• _TASK OBJECTIVE_: Copy out exactly the lines spanning the line with "Watercolor animal wedding" to the line with "Somersfield-Academy-Bermuda-May-23-2017-102", inclusive, from the data underneath, with no pictures.

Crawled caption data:
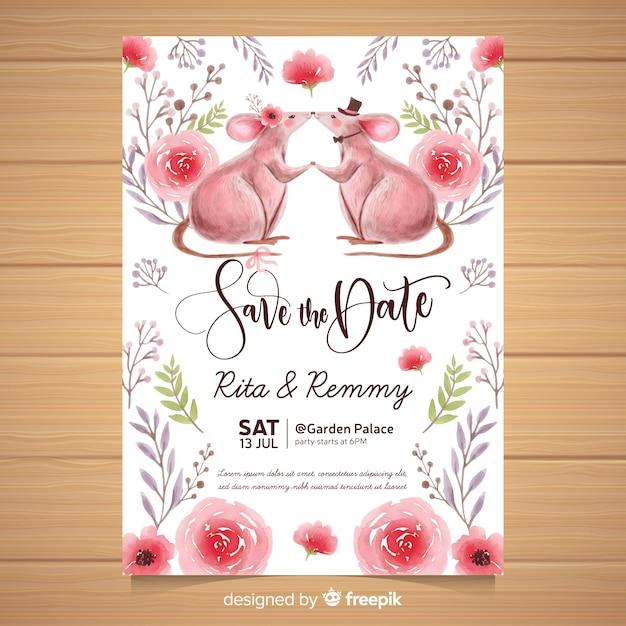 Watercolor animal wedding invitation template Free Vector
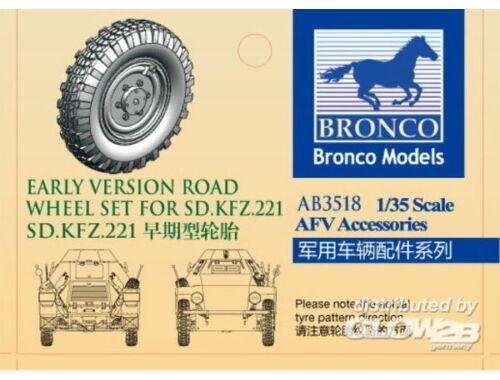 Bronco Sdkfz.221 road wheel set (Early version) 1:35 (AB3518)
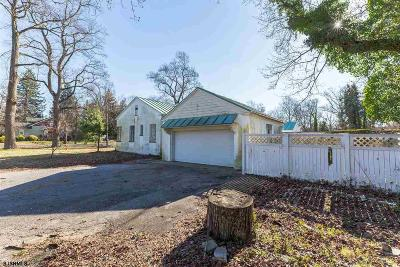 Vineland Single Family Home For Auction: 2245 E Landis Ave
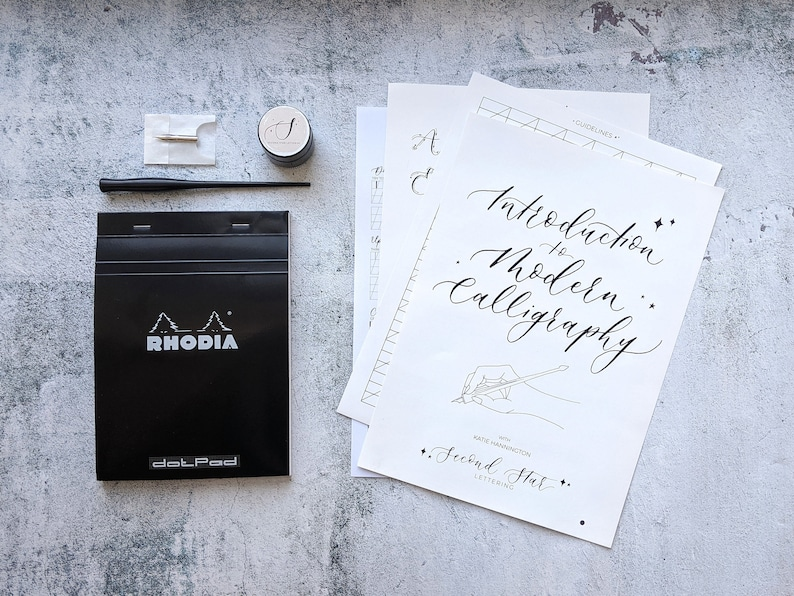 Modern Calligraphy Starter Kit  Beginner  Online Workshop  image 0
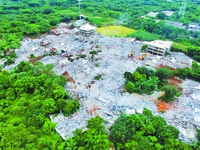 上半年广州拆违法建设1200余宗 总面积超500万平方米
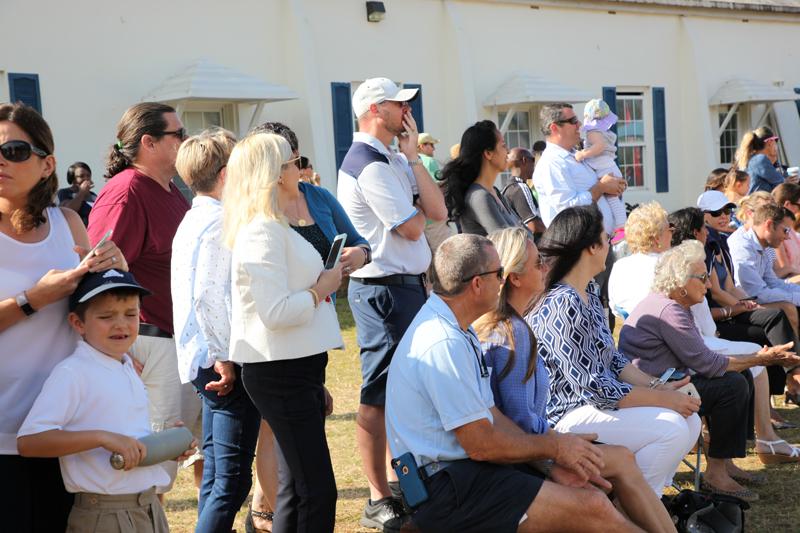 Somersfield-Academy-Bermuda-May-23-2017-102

--

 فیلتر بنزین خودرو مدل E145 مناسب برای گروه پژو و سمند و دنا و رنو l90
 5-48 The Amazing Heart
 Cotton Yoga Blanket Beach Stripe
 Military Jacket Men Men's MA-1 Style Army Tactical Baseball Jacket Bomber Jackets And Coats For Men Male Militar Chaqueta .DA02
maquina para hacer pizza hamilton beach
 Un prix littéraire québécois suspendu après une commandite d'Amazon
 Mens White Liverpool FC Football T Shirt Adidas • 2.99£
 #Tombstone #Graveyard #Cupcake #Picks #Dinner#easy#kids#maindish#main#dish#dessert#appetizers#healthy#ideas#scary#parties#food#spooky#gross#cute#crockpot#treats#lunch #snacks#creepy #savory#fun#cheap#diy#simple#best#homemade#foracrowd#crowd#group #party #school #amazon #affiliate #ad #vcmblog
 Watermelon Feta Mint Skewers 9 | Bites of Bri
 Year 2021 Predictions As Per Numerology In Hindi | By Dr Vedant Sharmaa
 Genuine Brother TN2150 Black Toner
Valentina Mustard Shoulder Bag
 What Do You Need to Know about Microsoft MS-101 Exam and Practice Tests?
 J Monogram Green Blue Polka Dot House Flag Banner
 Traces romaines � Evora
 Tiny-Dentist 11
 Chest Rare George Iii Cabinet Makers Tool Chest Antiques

• _OUTPUT FOR THIS TASK_:
 Watercolor animal wedding invitation template Free Vector
 Bronco Sdkfz.221 road wheel set (Early version) 1:35 (AB3518)
 Vineland Single Family Home For Auction: 2245 E Landis Ave
 Modern Calligraphy Starter Kit  Beginner  Online Workshop  image 0
 上半年广州拆违法建设1200余宗 总面积超500万平方米
 Somersfield-Academy-Bermuda-May-23-2017-102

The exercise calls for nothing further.